In his first public address since taking office, Mr. Bennett asserted that curricula now have "no coherent design" and need to be shaped to stress mathematics, science, English, and history. "The need for every student to learn these subjects springs from common sense and experience," he added.

Mr. Bennett's March 11 speech at the national convention of the American Association of School Administrators in Dallas echoed his past statements as well as President Reagan's recent comments on the need to return to teaching "basic subjects" in schools.

Diverse Influences

The confused condition of the school curriculum, Mr. Bennett said, is the result of diverse forces, including the influence of special interests, college-entrance examinations and requirements, and economic and social trends and concerns.

The Secretary, who has been in office for about five weeks, renewed the National Commission on Excellence in Education's call for an effort to reinvigorate the precollegiate curriculum.

"As we review the content of our national in-school curriculum, we must think about what we want the content of our children's education to be," Mr. Bennett said. "We possess the means to give some coherence to classroom curricula, and it is up to school administrators, parents, teachers, business leaders, and all citizens to determine its course."

Mr.

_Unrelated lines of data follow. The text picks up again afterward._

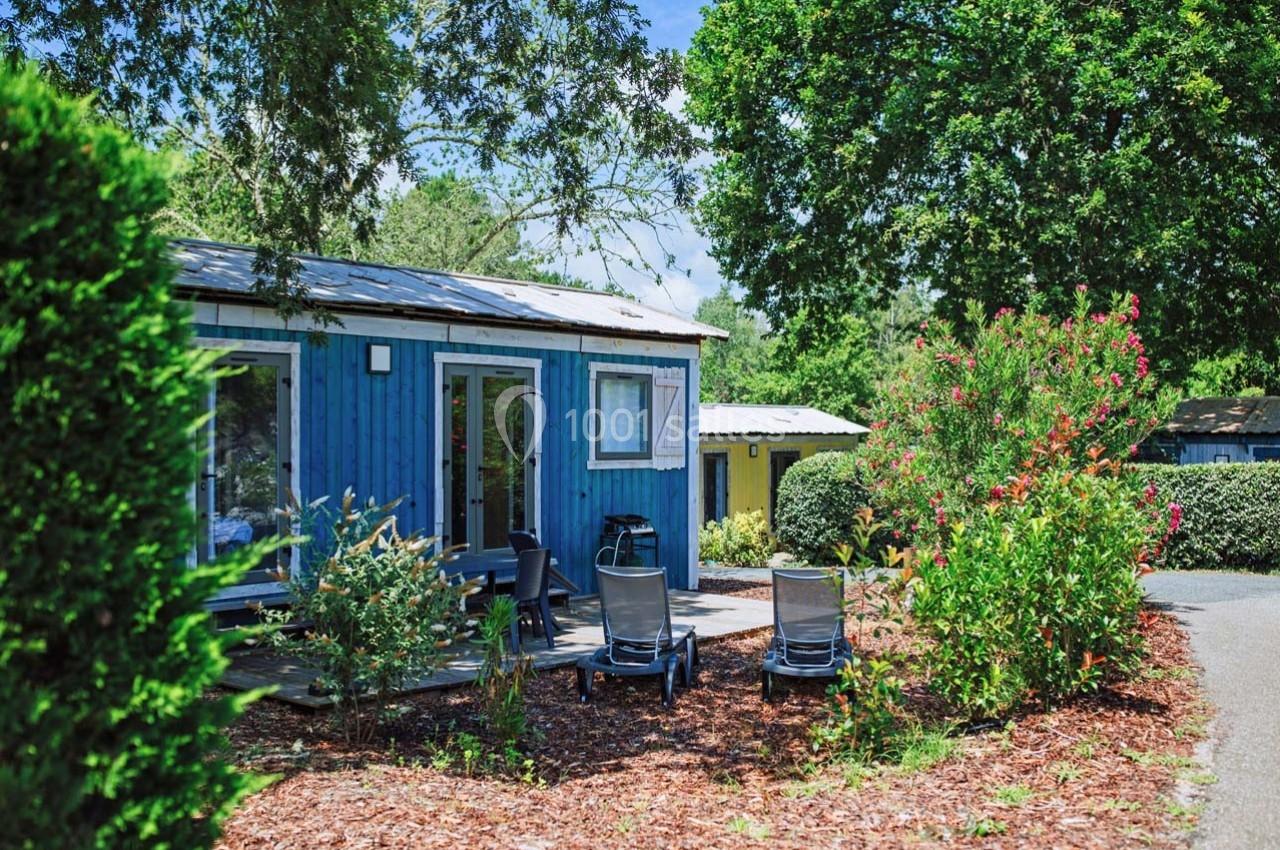 Chalet bleu avec terrasse aménagée, entouré de végétation et situé dans un cadre arboré par temps ensoleillé.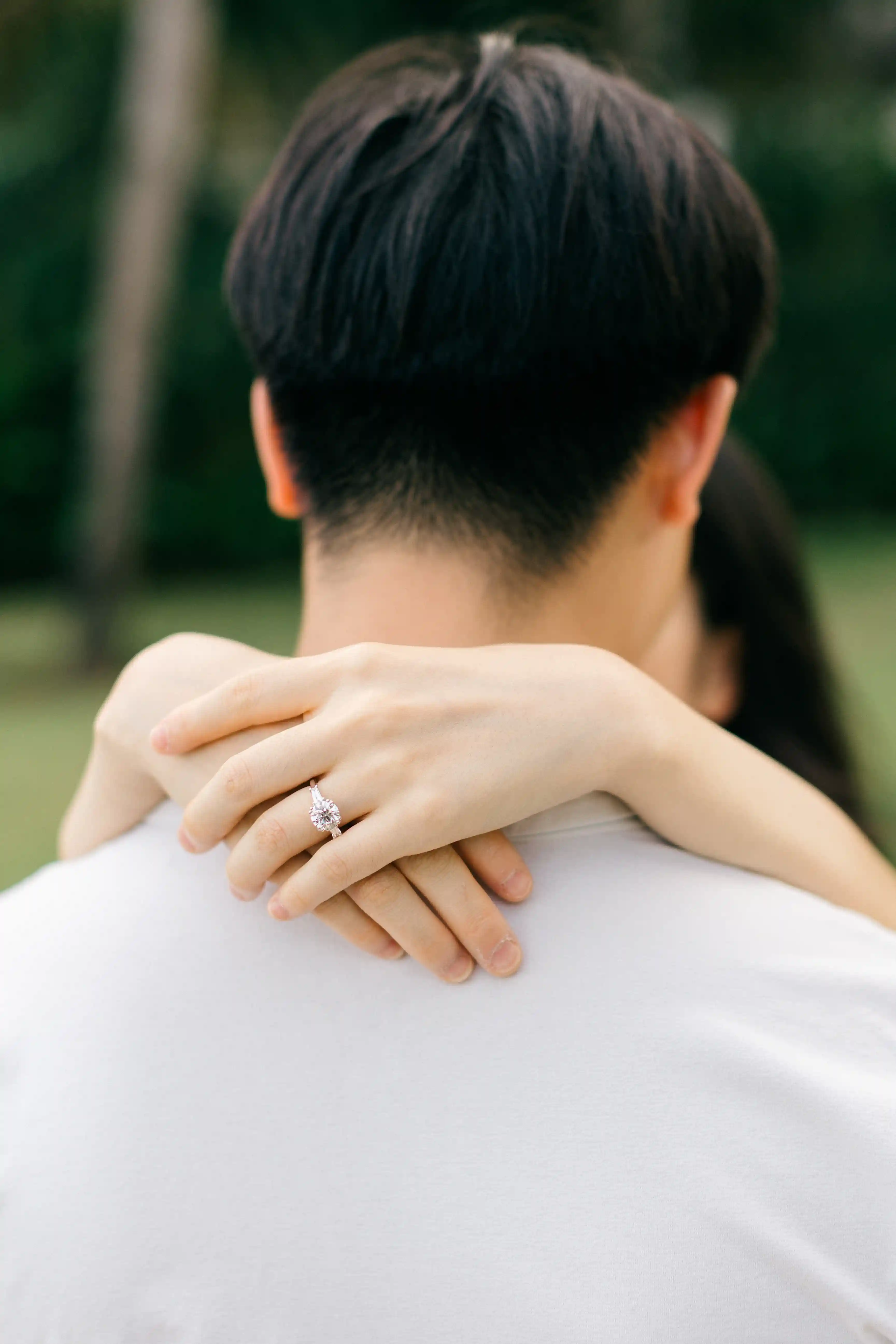 Close-up of engagement ring during Bali beach proposal.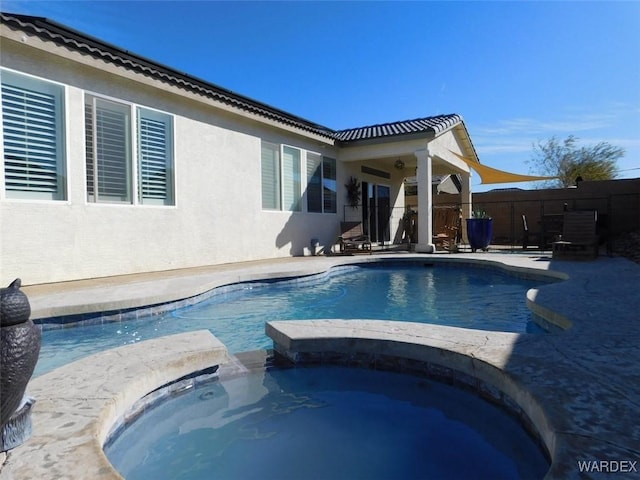 view of pool with a pool with connected hot tub, fence, and a patio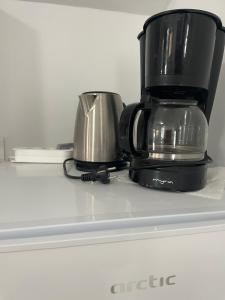 two coffee pots sitting on top of a refrigerator at Cabanute Luca Ama Bran in Bran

Bennett also sounded a theme that President Reagan stressed in remarks earlier this month to the National Association of Independent Schools: that students should learn the good, as well as the bad, in American history.

"In my view, there are still too many schools in which our students are taught that this country's past is primarily a history of racism, pollution, oppression, and inequality," Mr. Bennett told the aasa members.

History Teaching 'a Mess'

In another appearance last week, Mr. Bennett contended that the teaching of history is "a mess right now."

"When you say history, you can't be confident you're talking about any single thing. ... In fact, most school history is not history; it's social studies. ... What history might be is almost unlimited right now," he said, repeating a position he had often articulated as head of the National Endowment for the Humanities.

Cannot Be 'Value-Free'

In a March 8 taping of the syndicated television interview show, "McLaughlin's One on One," Mr. Bennett also said that the teaching of history cannot be divorced from questions of values. "When you talk about anything in history, the formation of the Union, slavery, the Civil War, you cannot be value-free. In what you select, you are not being value-free."

The interviewer, John McLaughlin, had asked the Secretary whether teachers should be enouraged to stay away from the area of "values formation." Neither Mr. Bennett nor Mr. McLaughlin mentioned the controversial Hatch Amendment regulations promulgated last November by the Education Department to define parents' rights to limit their children's involvement in certain types of federally sponsored school-testing programs.

Some conservative groups applaud the rules, contending that they prohibit schools from "undermining" or "manipulating" children's values and beliefs. Other groups, which are lobbying to change the regulations, claim they constitute an unwarranted federal intrusion into the classroom. (See Education Week, Feb. 20, 1985.)